1. I am socially worthless. Let me explain, because I don't mean that to be some sentence designed to evoke pity. I have my world built around me that is a direct result of my introverted, shy, intellectual nature. In doing so, I have become a person who can quite happily and easily engage in a serious discussion, enter into political and historical debate, and become involved in conversations of important and deep matters. However, I can't make small talk, and that's what I mean by being socially worthless. Put me in a social situation, and I can't cope. The German speaking and writing exams are very good examples of that. I get stuck on them not because I don't have the German vocabulary, but because I wouldn't have much to say in English in the first place. For example, if you asked me "what do you eat?", I really don't have an answer. I eat FOOD. What do you THINK I eat? How about "where would you like to go on holiday?" I'd rather stay home, thanks. "What do you do?" Well, nothing much really. "What is your opinion with regards to the historical events that led to the rise and then fall of communism in the eastern bloc?" NOW YOU'RE TALKING! In our German writing task, we write about bland, everyday things I don't care about - writing 200 words of English about a dream holiday is impossible for me, let alone writing those words in German! Other people may have heaps to say, but I have NOTHING. If, however, we were taught how to write serious, academic essays, I would be hard-pressed to complete my task within the given time. I had to pull out of a German speaking competition because I couldn't even think of three English sentences with regards to future plans. "What happens, happens" doesn't equate to three and a half minutes in either language.
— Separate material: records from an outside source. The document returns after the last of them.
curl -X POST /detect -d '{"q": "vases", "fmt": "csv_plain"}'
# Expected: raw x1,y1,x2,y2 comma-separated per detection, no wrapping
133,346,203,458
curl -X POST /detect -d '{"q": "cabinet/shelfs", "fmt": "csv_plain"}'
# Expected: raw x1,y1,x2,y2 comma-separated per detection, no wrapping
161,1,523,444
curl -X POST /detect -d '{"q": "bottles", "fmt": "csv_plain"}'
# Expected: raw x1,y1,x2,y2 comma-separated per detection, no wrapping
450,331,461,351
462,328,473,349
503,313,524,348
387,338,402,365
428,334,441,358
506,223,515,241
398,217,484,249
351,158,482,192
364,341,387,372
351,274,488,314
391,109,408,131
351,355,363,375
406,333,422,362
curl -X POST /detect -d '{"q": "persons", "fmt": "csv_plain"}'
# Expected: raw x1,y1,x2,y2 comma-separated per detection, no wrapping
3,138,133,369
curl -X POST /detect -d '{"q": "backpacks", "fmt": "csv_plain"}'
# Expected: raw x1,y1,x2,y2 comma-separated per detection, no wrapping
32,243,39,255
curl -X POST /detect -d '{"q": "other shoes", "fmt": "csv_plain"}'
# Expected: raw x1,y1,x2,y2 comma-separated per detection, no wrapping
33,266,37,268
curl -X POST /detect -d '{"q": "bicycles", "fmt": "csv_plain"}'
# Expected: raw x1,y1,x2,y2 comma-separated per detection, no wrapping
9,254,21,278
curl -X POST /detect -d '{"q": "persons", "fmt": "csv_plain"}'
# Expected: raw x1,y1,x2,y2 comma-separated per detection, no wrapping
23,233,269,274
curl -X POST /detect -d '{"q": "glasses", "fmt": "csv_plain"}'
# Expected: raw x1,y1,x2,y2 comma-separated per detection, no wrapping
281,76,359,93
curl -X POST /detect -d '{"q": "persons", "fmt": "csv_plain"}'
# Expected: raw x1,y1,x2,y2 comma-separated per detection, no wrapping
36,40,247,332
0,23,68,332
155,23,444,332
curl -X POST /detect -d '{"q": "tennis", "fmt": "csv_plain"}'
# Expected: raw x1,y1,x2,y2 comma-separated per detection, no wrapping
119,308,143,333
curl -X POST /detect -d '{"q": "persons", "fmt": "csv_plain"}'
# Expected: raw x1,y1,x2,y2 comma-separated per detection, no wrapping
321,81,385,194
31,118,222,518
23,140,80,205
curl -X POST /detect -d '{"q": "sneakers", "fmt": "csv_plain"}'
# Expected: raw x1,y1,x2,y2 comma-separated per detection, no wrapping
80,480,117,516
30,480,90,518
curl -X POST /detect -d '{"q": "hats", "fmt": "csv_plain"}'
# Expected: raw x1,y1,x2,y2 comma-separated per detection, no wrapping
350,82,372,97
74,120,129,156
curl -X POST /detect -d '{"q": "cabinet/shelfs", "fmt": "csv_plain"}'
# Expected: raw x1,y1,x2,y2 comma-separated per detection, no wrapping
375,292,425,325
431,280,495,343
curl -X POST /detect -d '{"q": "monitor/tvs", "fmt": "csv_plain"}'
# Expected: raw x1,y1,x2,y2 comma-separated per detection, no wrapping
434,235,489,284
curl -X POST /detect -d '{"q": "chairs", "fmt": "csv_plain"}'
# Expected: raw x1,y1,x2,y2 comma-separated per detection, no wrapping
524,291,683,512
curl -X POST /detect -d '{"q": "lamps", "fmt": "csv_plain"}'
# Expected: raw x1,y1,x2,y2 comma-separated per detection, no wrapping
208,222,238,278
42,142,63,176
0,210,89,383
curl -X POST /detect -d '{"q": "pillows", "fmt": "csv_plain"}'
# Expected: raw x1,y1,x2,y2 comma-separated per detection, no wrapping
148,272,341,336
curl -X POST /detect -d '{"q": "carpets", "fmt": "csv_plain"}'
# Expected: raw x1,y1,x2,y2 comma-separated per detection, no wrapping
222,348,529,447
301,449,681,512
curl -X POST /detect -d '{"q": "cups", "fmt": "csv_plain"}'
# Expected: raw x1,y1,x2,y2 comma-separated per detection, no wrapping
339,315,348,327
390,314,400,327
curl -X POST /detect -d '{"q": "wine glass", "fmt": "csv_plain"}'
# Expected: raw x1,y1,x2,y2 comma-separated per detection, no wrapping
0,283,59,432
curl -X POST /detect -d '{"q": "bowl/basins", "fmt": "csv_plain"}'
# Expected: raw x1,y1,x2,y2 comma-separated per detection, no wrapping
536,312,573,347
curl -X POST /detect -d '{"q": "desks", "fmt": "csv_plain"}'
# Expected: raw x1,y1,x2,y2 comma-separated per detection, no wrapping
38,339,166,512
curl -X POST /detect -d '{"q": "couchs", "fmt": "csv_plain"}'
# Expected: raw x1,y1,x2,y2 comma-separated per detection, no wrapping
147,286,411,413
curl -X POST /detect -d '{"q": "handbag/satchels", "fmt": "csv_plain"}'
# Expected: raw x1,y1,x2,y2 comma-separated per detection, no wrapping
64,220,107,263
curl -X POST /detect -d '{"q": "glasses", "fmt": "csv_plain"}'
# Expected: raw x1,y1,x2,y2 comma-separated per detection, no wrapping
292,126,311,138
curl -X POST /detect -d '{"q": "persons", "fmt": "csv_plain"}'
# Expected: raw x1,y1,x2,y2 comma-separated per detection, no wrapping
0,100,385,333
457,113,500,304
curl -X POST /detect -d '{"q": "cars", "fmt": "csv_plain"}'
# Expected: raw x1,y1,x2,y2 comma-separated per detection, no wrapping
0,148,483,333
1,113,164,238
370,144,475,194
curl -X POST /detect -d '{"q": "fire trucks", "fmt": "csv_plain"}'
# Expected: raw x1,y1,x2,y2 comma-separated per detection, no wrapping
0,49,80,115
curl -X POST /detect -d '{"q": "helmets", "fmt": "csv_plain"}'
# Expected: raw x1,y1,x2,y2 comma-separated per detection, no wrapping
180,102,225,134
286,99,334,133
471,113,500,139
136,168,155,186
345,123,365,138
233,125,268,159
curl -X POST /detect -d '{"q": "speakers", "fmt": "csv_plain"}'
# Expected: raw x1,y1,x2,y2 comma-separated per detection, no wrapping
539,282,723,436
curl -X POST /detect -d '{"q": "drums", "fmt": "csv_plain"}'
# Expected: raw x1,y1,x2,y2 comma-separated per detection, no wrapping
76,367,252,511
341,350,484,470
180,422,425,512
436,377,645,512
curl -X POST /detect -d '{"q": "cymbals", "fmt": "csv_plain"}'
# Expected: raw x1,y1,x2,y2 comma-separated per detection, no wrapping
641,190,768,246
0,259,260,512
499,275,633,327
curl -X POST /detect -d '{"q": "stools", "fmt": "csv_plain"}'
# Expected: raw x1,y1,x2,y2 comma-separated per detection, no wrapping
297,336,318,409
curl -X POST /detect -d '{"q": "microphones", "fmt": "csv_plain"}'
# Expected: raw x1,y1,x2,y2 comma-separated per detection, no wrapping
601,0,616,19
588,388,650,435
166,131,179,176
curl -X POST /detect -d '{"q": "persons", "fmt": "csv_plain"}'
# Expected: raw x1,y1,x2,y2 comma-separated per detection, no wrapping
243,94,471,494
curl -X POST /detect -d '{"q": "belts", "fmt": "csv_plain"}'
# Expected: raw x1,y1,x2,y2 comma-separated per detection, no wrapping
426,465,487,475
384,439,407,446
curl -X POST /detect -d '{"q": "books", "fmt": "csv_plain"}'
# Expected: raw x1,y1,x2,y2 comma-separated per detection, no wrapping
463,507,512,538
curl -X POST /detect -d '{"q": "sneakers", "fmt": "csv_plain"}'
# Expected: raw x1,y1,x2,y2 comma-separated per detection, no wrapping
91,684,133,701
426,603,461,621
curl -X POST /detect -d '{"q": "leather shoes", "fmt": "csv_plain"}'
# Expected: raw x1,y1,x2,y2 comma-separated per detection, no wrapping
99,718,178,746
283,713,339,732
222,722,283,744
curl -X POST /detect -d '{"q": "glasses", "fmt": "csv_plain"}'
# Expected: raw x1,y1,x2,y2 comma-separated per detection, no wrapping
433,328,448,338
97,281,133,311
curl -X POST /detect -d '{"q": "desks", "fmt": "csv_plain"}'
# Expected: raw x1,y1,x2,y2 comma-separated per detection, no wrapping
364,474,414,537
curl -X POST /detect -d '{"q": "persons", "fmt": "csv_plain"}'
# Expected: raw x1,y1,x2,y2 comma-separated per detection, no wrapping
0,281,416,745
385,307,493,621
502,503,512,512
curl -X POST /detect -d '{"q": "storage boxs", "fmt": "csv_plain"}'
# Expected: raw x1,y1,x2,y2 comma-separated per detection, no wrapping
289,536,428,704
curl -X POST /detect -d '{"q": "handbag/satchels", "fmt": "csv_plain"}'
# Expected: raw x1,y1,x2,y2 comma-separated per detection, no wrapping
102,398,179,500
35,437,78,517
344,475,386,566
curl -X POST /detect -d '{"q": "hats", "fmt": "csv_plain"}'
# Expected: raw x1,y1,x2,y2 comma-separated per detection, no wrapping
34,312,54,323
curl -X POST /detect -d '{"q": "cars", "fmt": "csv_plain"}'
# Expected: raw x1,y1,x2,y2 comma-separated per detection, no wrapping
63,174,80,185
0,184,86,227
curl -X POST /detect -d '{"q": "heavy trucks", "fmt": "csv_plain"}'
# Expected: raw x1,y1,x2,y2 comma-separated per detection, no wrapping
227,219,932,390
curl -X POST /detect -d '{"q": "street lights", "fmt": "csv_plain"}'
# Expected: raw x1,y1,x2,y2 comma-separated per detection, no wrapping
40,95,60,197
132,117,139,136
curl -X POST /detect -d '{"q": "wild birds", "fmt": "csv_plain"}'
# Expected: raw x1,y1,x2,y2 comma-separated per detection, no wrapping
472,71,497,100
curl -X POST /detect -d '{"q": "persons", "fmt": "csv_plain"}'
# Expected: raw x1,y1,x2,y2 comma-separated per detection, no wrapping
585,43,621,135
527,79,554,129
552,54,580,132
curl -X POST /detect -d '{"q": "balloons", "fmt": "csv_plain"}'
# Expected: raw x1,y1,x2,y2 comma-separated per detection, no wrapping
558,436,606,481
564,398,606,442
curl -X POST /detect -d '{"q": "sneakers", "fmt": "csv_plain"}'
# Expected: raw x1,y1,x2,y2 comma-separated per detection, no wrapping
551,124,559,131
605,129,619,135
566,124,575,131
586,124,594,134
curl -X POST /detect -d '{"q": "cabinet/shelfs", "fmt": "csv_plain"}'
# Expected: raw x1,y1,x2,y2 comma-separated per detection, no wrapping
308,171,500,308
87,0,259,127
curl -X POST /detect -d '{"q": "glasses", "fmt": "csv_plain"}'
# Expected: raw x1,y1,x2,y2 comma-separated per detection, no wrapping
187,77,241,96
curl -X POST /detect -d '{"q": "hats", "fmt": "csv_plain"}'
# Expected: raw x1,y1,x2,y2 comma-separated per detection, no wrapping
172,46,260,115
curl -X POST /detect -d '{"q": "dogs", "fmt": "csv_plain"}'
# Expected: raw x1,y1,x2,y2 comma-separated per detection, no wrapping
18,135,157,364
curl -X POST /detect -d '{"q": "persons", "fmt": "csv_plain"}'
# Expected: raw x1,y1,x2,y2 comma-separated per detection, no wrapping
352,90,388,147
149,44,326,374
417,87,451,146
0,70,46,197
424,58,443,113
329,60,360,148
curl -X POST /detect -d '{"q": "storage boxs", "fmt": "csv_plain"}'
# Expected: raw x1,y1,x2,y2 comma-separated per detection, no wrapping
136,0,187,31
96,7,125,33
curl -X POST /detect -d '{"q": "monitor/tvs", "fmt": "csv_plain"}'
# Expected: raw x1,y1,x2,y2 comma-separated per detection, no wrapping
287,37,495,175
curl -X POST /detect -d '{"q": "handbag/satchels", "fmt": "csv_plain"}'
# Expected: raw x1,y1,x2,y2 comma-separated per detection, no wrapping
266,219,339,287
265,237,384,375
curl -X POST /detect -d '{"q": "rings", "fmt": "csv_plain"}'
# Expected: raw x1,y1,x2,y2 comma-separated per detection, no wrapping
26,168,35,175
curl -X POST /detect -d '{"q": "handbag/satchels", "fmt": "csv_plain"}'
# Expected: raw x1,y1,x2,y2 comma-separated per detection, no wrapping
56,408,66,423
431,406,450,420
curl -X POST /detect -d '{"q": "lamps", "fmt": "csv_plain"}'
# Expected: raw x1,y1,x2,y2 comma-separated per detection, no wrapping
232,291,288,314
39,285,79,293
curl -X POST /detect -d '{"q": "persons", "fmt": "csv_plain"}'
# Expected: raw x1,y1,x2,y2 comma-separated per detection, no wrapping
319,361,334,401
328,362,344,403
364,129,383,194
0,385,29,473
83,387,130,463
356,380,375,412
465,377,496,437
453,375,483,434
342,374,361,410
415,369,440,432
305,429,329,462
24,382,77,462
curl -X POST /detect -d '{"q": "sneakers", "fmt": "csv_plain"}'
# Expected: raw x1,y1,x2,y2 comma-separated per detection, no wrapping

2. I have always seen everything in black and white; there is a right and wrong, true or false for EVERY SINGLE SITUATION. I fervently believe that. The statement "my LJ screen name is axver" is either true or false, no way around it, and that is how I feel about everything. Everything is not relative; it is absolute because he who created it is absolute, the created object contains the imprint of the creator. So I have seen this very clear black and white ... and when, as I continued to question myself and everything around me, it began to blur, I started to worry. Was the foundation of my very existence crumbling from beneath my feet? Was it really all grey, a messy and indistinguishible blur filled with uncertainty? No, of course it wasn't. I just wasn't seing the black and white correctly. It's a chess board, if you will, an immense one with tiny little squares, and if you stand back far enough, the squares blur into each other. You can no longer distinguish the black and the white - the absolute black and white reality is obscured by an imprecise grey distortion. There is grey, but it's only a result of losing sight of the black and white.
I firmly believe both of those. They don't even really seem connected. Maybe this entry doesn't cohesively come together, and some points just seem to jump out of nowhere. That's probably quite reflective of my mind at this point in time. Yet again, my LJ reflects who I am.
Now I better go make dinner before I totally forget.